Q: The “About” page for Ink Press Productions states that you and your co-curator, Amanda McCormick, realized you “had similar views on publishing and what creative writing & art + collaboration can do for a community.” Can you elaborate?
With Ink Press Productions, we want to bring people together to come up with ideas they wouldn’t normally have. We see books as art objects that create an experience, not just vessels for ideas. Ink Press Productions will host a carnival for a book launch, make books out of cereal boxes, or create a mixtape anthology of stories, poems, plays, songs, etc. with a lyric booklet. The spirit of Ink Press Productions is to never let the rules of genre define you.
Q: I did my Internet research for this Q&A. What might be one or two other important things about you as a poet and person that I can’t dig up with a few Google searches?
How is our society going to archive the Internet?
I’m trying to build up enough of a following on my cat’s Instagram (@gilescape) so I don’t have to work and can focus on writing.
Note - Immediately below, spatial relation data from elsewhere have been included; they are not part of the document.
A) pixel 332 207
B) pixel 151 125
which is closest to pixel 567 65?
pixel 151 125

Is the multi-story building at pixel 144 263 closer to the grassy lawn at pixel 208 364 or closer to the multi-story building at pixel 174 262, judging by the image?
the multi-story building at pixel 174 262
I’m sort of kidding. Time is fleeting and I’ve already lost so much to health.
Q: Thank you for coming to our issue launch earlier this month. Did any of the other readings strike you?
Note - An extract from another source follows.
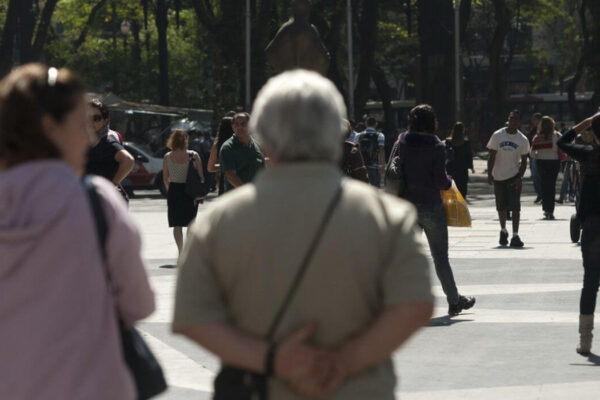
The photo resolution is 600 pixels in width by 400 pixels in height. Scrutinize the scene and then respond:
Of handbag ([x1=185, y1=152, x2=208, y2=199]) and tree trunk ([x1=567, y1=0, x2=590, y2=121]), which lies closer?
handbag ([x1=185, y1=152, x2=208, y2=199])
I thought it was an incredible afternoon, thank you (and everyone at Little Patuxent Review) for creating the space. The American University alumni poets, Natalie Illum, Derrick Weston Brown, and Paulette Beete, still ring in my ears. In addition to wanting to memorize their poems, they reminded me how much I miss spending evenings with the poetry cohort at the University of Baltimore.
Q: And what are you working on now?
I’m submitting a full-length collection of poetry and am in the early stages of a prose project that intersects chronic pain and time. I have no idea what the prose will look like–the generative stage is freeing.